*Record extracts*:
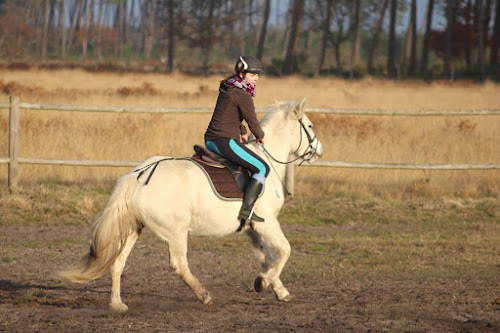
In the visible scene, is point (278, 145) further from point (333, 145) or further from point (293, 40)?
point (293, 40)

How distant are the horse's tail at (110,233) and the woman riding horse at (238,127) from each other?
2.95 ft

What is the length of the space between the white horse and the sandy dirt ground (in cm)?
32

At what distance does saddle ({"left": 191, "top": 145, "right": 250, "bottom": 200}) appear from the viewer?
257 inches

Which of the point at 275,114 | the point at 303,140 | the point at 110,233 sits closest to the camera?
the point at 110,233

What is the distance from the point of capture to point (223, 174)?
21.8ft

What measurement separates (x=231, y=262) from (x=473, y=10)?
51.3 metres

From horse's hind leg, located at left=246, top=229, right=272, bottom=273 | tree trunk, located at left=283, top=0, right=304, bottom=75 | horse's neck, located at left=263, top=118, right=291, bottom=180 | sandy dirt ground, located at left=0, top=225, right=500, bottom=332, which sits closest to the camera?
sandy dirt ground, located at left=0, top=225, right=500, bottom=332

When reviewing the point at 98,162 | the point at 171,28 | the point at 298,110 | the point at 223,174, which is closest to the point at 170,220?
the point at 223,174

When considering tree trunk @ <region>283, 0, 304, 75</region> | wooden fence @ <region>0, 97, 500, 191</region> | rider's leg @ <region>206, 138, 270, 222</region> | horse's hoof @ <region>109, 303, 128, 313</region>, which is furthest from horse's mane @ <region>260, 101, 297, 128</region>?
tree trunk @ <region>283, 0, 304, 75</region>

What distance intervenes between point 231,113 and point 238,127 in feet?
0.53

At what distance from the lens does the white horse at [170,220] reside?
6238mm

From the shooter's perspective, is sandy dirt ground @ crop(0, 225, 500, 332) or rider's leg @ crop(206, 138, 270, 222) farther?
rider's leg @ crop(206, 138, 270, 222)

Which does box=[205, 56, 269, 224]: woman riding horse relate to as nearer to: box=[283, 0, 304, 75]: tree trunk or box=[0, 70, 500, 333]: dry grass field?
box=[0, 70, 500, 333]: dry grass field

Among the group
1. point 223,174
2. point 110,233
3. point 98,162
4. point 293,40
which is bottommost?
point 98,162
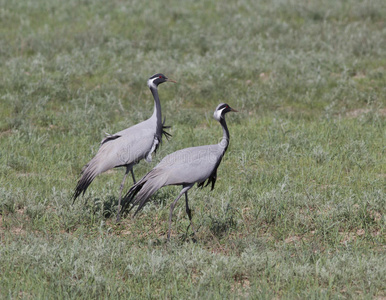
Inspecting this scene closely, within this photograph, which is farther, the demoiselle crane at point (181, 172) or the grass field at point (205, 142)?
the demoiselle crane at point (181, 172)

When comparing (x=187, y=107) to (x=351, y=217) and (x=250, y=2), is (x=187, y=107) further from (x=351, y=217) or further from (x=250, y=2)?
(x=250, y=2)

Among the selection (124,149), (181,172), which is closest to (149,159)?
(124,149)

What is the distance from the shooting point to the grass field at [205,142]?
588 cm

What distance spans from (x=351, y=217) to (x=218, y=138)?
3664mm

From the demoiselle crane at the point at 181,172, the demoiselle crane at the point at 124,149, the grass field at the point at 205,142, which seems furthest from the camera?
the demoiselle crane at the point at 124,149

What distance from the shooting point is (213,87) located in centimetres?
1291

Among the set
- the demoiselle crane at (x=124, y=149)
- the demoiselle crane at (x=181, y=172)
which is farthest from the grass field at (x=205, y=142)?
the demoiselle crane at (x=181, y=172)

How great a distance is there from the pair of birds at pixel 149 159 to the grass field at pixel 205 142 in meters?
0.45

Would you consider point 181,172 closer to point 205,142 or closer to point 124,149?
point 124,149

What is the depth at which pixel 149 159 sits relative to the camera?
792 centimetres

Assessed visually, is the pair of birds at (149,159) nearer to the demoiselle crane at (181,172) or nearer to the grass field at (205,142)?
the demoiselle crane at (181,172)

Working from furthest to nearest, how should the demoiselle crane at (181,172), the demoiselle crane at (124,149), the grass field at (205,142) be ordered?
the demoiselle crane at (124,149)
the demoiselle crane at (181,172)
the grass field at (205,142)

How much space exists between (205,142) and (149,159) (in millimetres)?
2514

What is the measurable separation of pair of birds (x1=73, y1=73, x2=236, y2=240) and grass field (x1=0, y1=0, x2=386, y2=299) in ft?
1.47
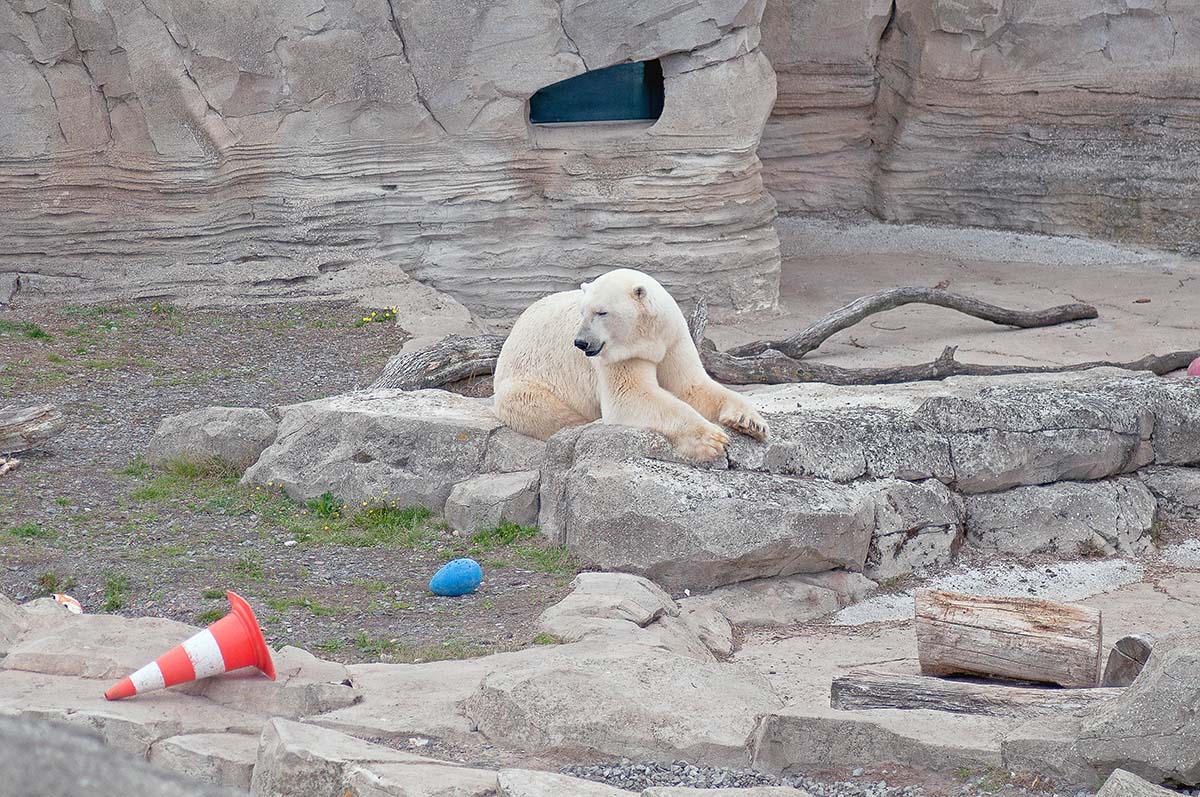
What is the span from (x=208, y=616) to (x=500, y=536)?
1.52 meters

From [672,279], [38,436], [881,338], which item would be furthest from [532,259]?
[38,436]

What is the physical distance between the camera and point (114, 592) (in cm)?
537

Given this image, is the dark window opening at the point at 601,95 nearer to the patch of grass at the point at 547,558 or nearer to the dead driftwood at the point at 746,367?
the dead driftwood at the point at 746,367

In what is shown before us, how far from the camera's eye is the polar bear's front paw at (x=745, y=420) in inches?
237

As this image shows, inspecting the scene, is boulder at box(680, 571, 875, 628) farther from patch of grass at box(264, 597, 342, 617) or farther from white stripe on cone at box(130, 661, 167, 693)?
white stripe on cone at box(130, 661, 167, 693)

*Exercise details*: Transcribe the listing in full. Omit the pictures and keep every line exact.

*Expected output*:
In the visible scene, is point (278, 145) further from point (333, 145) or further from point (293, 40)?
point (293, 40)

How distant are the horse's tail at (110,233) and the woman riding horse at (238,127) from each other?
2.95 ft

What is the length of the space between the white horse and the sandy dirt ground (in cm)?
32

At what distance does saddle ({"left": 191, "top": 145, "right": 250, "bottom": 200}) appear from the viewer?
257 inches

Which of the point at 275,114 | the point at 303,140 | the point at 110,233 sits closest to the camera?
the point at 110,233

What is the distance from the point of capture to point (223, 174)?
21.8ft

What measurement separates (x=231, y=262) from (x=473, y=10)?
51.3 metres

From horse's hind leg, located at left=246, top=229, right=272, bottom=273 | tree trunk, located at left=283, top=0, right=304, bottom=75 | horse's neck, located at left=263, top=118, right=291, bottom=180 | sandy dirt ground, located at left=0, top=225, right=500, bottom=332, which sits closest to the camera?
sandy dirt ground, located at left=0, top=225, right=500, bottom=332

When reviewing the point at 98,162 | the point at 171,28 | the point at 298,110 | the point at 223,174, which is closest to the point at 170,220?
the point at 223,174

When considering tree trunk @ <region>283, 0, 304, 75</region> | wooden fence @ <region>0, 97, 500, 191</region> | rider's leg @ <region>206, 138, 270, 222</region> | horse's hoof @ <region>109, 303, 128, 313</region>, which is furthest from horse's mane @ <region>260, 101, 297, 128</region>?
tree trunk @ <region>283, 0, 304, 75</region>

What distance intervenes between point 231,113 and point 238,127 in feet?
0.53

At what distance from the lens does the white horse at [170,220] reside?
6238mm

From the shooter's perspective, is sandy dirt ground @ crop(0, 225, 500, 332) or rider's leg @ crop(206, 138, 270, 222) farther?
rider's leg @ crop(206, 138, 270, 222)

Which does box=[205, 56, 269, 224]: woman riding horse relate to as nearer to: box=[283, 0, 304, 75]: tree trunk or box=[0, 70, 500, 333]: dry grass field?
box=[0, 70, 500, 333]: dry grass field

Among the group
1. point 223,174
2. point 110,233
3. point 98,162
4. point 293,40
which is bottommost?
point 98,162
Inspecting this scene closely, within this photograph, which is farther, the demoiselle crane at point (181, 172) or the grass field at point (205, 142)?
the demoiselle crane at point (181, 172)

When comparing (x=187, y=107) to (x=351, y=217) and (x=250, y=2), is (x=187, y=107) further from (x=351, y=217) or further from (x=250, y=2)?
(x=250, y=2)

Among the selection (124,149), (181,172), which is closest to (149,159)?
(124,149)

What is the distance from the shooting point to the grass field at [205,142]?
588 cm

What distance spans from (x=351, y=217) to (x=218, y=138)?
3664mm

From the demoiselle crane at the point at 181,172, the demoiselle crane at the point at 124,149, the grass field at the point at 205,142, which seems furthest from the camera?
the demoiselle crane at the point at 124,149

What distance from the shooting point is (213,87) located in centimetres?
1291

Among the set
- the demoiselle crane at (x=124, y=149)
- the demoiselle crane at (x=181, y=172)
which is farthest from the grass field at (x=205, y=142)?
the demoiselle crane at (x=181, y=172)

How great a distance is there from the pair of birds at pixel 149 159 to the grass field at pixel 205 142 in meters?
0.45

Would you consider point 181,172 closer to point 205,142 or closer to point 124,149?
point 124,149

What is the depth at which pixel 149 159 sits relative to the camera?
792 centimetres

Assessed visually, is the pair of birds at (149,159) nearer to the demoiselle crane at (181,172) or nearer to the grass field at (205,142)?
the demoiselle crane at (181,172)

Working from furthest to nearest, how should the demoiselle crane at (181,172), the demoiselle crane at (124,149), the grass field at (205,142) be ordered?
the demoiselle crane at (124,149)
the demoiselle crane at (181,172)
the grass field at (205,142)

How much space exists between (205,142) and (149,159) (in millimetres)?
2514

What is the measurable separation of pair of birds (x1=73, y1=73, x2=236, y2=240) and grass field (x1=0, y1=0, x2=386, y2=299) in ft?
1.47
What is the span from (x=208, y=616) to (x=500, y=536)?
1.52 meters

From [672,279], [38,436], [881,338], which item would be furthest from [532,259]?
[38,436]

What is the physical distance between the camera and point (114, 592) (in cm)?
537

Given this image, is the dark window opening at the point at 601,95 nearer to the patch of grass at the point at 547,558 or nearer to the dead driftwood at the point at 746,367?
the dead driftwood at the point at 746,367

In what is shown before us, how far from the camera's eye is the polar bear's front paw at (x=745, y=420) in inches?
237

As this image shows, inspecting the scene, is boulder at box(680, 571, 875, 628) farther from patch of grass at box(264, 597, 342, 617) or farther from white stripe on cone at box(130, 661, 167, 693)?
white stripe on cone at box(130, 661, 167, 693)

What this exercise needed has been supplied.